For certain systems, conditional access to services is provided through verification performed by an active landline telephone system. These services, such as the satellite service described above, may need communication to the service provider via a telephony line to order a service. According to embodiments, instead of using an active landline telephone system to communicate with the service provider, communication is provided via a local area network (LAN) at the customer premises or is provided via a wireless connection to a customer's mobile phone. Thus, the embodiments provide a customer of a satellite television service that does not have a landline telephone readily available at the set top box with the same level of convenience already enjoyed by others with such a landline telephone. It would also allow satellite television service providers to be that much more “on par” with competing cable service providers (as cable does not require a telephone line connection, but instead is capable of transmitting the request for service via the cable network).

FIG. 1 illustrates a system 100 providing a conditional access service using a LAN at the customer premises, according to an embodiment. The system 100 includes a customer premises with CPE connected a network 122. The network 122 may include a wired or wireless LAN. A wireless LAN may use WiFi or other known protocols.

The CPE includes devices 123a-d, such as one or more set top boxes, computers, etc. The network 122 and the devices 123a-d may be connected to an external network 105 via a router 121, a modem 120 and a residential gateway 1 10. The router 121 may perform routing of packets in the network 122 and forwarding of packets to the network 105. The modem 120 provides access to digital signals modulated with an analog carrier. The residential gateway 110 is the gateway between the network 122 and the network 105. One or more of the modem 120, the residential gateway 110 and the router 121 may be provided as a single device or as separate standalone devices. The external network 105 may include an IP network, such as the Internet. The network 105 may include a cable network, such as a hybrid fiber coaxial (HFC) network. Service providers 104a-d may be connected to the CPE via the network 105 and the network 122. Examples of service providers include cable service providers, high-speed Internet service providers, etc.

One or more of the devices 123a-d may be devices receiving services via 33satellite. For example, the devices 123c and 123d are satellite set top boxes that receive satellite television service via the satellite gateway 124 and the satellite dish 125. The satellite gateway 124 may include a modem and other circuits as is known in the art for receiving the satellite television content and distributing the content to the set top boxes 123c and 123d. The satellite service provider is shown as 104d and provides the satellite television service to customer premises.

According to an embodiment, the satellite service provider 104d is also connected to the network 105 for communicating with the set top boxes 123c and 123d. For example, the set top boxes 123c and 123d include network interfaces for connecting to the network 122. The set top boxes 123c and 123d are configured to establish communication with the satellite service provider 104d via the network 122 and the network 105 in order to send requests for services, such as pay-per-view, video-on-demand, access to games, and so on. These requests are communicated via the network 122 and the network 105. The satellite service provider 104d may then provide the requested service, such as pay-per-view, video-on-demand, access to games, etc., to the set top boxes 123c and 123d via satellite.

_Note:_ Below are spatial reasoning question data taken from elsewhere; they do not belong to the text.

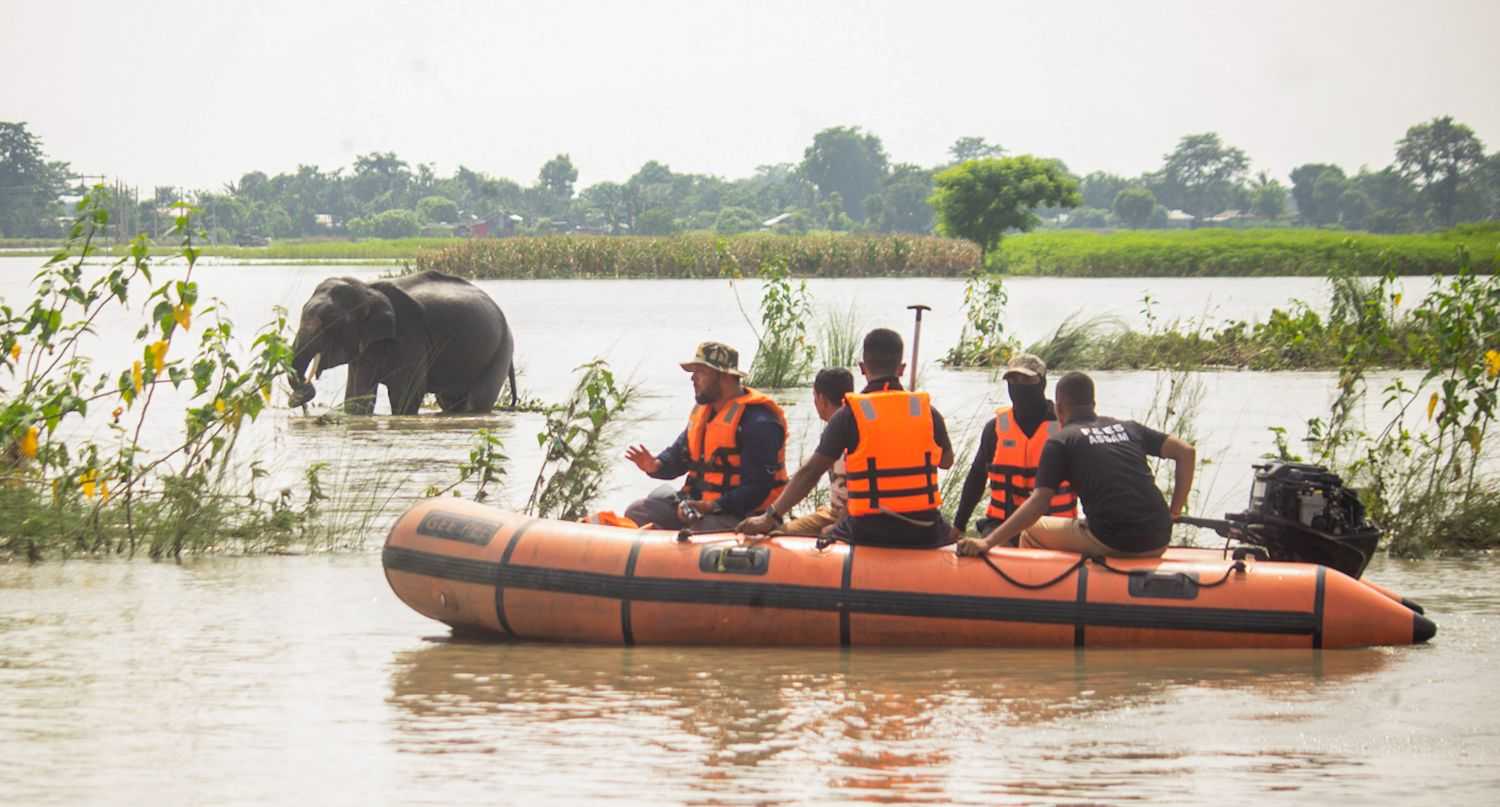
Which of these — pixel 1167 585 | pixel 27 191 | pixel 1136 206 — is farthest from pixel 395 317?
pixel 1136 206

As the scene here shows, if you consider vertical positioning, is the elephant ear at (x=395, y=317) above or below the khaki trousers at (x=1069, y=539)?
above

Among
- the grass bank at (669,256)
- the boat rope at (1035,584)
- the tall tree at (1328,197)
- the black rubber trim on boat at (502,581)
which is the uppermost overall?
the tall tree at (1328,197)

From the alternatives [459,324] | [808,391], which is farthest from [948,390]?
[459,324]

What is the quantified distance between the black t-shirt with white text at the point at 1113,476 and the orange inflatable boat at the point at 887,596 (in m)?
0.13

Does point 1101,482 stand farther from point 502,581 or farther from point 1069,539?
point 502,581

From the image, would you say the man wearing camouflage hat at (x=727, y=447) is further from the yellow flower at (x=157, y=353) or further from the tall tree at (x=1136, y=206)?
the tall tree at (x=1136, y=206)

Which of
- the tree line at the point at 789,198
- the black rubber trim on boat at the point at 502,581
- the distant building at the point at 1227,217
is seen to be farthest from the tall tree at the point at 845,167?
the black rubber trim on boat at the point at 502,581

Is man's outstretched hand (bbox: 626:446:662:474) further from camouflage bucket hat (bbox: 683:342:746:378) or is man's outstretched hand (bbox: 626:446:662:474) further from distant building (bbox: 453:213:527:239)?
distant building (bbox: 453:213:527:239)

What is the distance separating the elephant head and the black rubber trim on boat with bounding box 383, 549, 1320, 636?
874 cm

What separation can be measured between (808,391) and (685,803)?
14005mm

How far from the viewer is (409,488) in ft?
40.7

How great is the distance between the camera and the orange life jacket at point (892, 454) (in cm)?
750

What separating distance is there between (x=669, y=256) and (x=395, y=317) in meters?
35.5

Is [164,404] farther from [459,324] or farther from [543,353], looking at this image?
[543,353]
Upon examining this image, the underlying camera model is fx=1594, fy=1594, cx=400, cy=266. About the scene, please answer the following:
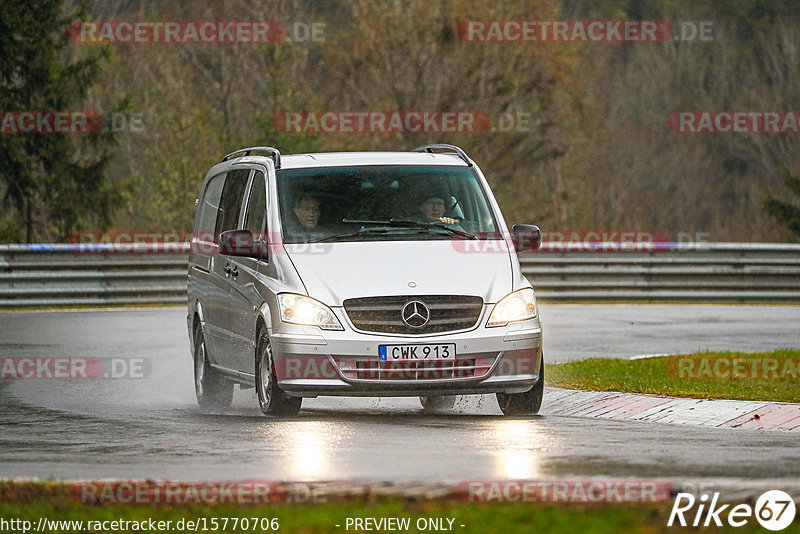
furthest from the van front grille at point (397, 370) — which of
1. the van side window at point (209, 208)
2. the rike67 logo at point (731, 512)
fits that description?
the rike67 logo at point (731, 512)

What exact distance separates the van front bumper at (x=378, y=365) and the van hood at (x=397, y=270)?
0.91 ft

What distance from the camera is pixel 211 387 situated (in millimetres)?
13289

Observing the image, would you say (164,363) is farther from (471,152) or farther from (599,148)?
A: (599,148)

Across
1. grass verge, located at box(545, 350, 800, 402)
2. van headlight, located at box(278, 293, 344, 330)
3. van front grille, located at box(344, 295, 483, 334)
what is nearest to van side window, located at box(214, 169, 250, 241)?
van headlight, located at box(278, 293, 344, 330)

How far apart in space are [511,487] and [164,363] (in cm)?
989

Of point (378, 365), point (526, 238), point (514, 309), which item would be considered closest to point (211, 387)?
point (378, 365)

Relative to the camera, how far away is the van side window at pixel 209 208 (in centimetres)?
1392

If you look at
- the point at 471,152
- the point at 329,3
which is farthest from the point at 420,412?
the point at 329,3

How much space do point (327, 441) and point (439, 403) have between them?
11.6 feet

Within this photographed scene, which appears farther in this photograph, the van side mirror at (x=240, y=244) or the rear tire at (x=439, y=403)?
the rear tire at (x=439, y=403)

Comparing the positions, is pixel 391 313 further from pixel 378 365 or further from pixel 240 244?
pixel 240 244

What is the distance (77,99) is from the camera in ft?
115

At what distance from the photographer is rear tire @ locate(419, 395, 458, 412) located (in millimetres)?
12992

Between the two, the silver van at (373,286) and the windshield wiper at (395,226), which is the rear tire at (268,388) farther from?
the windshield wiper at (395,226)
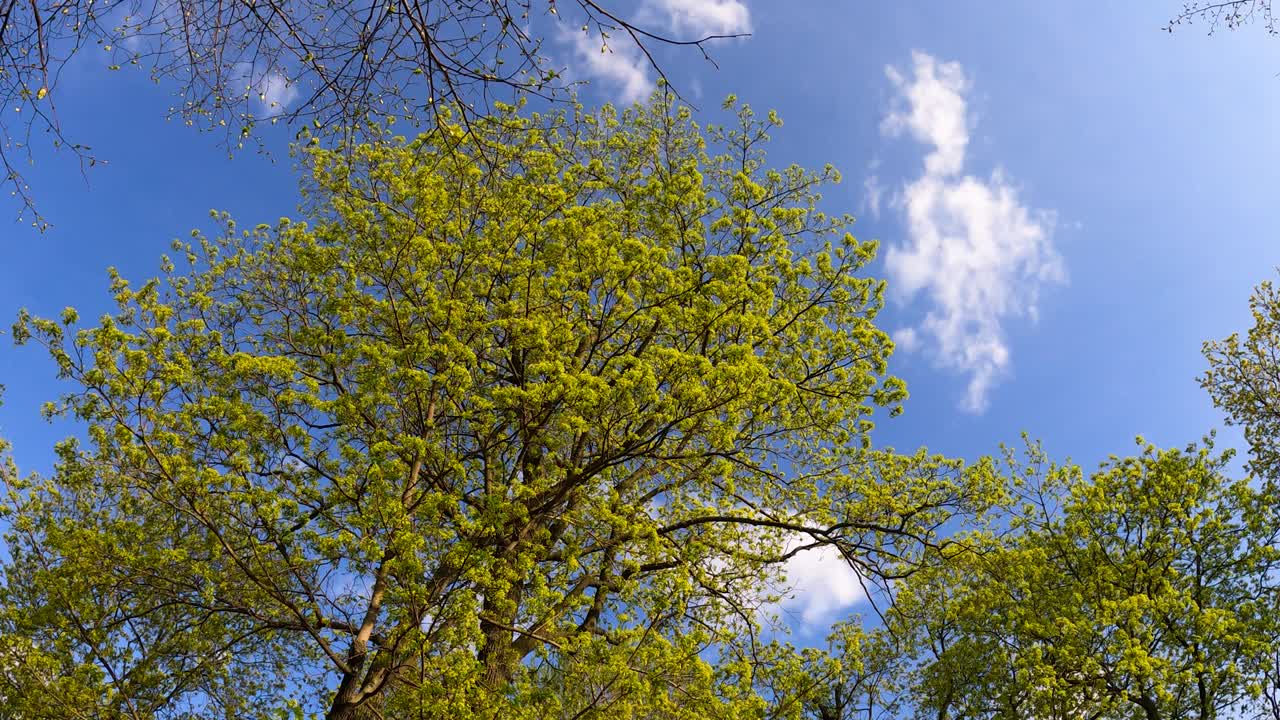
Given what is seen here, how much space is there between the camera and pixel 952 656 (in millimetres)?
16047

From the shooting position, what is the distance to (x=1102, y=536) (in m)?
14.8

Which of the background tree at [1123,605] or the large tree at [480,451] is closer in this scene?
the large tree at [480,451]

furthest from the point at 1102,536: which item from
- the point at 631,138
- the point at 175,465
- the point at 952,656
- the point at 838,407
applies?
the point at 175,465

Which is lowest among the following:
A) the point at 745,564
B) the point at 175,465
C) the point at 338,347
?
the point at 175,465

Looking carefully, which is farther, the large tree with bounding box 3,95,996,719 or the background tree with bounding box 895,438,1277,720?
the background tree with bounding box 895,438,1277,720

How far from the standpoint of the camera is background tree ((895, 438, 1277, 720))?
12.7 metres

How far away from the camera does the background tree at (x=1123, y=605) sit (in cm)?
1274

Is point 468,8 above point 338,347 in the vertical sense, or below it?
below

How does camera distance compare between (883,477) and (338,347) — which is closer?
(338,347)

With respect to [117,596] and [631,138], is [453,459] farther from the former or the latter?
[631,138]

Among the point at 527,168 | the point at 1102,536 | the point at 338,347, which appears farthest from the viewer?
the point at 1102,536

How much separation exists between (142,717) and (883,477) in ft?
32.2

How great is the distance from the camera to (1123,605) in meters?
12.8

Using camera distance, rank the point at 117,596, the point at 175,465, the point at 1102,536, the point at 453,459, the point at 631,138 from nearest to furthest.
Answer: the point at 175,465, the point at 453,459, the point at 117,596, the point at 631,138, the point at 1102,536
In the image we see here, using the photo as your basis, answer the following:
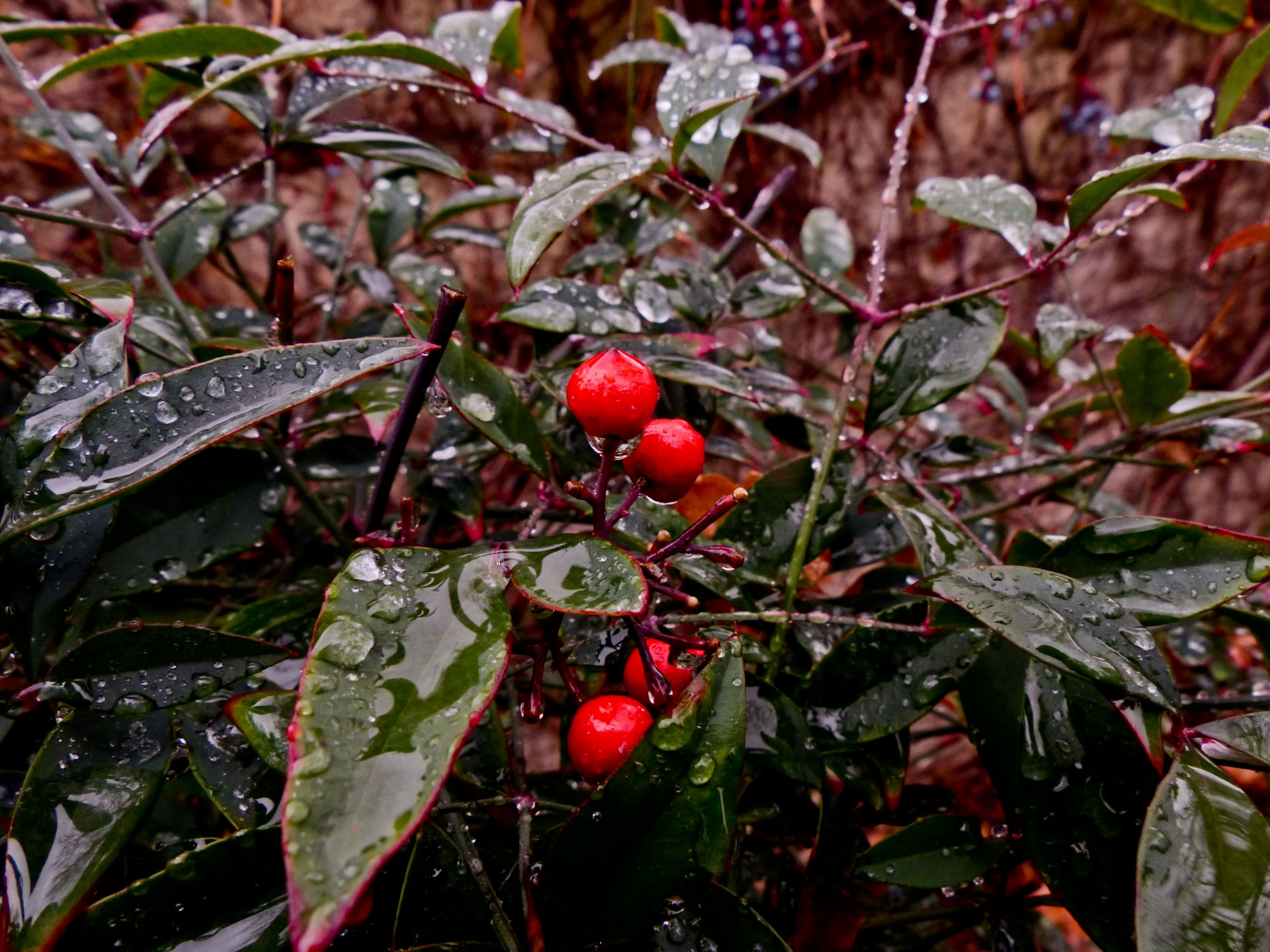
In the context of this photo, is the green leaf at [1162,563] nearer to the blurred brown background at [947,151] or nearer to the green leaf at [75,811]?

Other requests and communications may also be sent from the set top boxes 123c and 123d to the satellite service provider 104d via the network 122 and the network 105. These requests may include requests for current account balance, bill-pay, or other account management activities.

Even if the customer premises includes an active landline telephone system, the user may still configure the set top boxes 123c and 123d to communicate with the service provider 104d via the network 122 and the network 105. For example, a user interface for the set top boxes 123c and 123d may allow the user to select the communication means, such as via a LAN or active telephone landline. Thus, the user can keep the telephone service open for its main function to place and receive phone calls.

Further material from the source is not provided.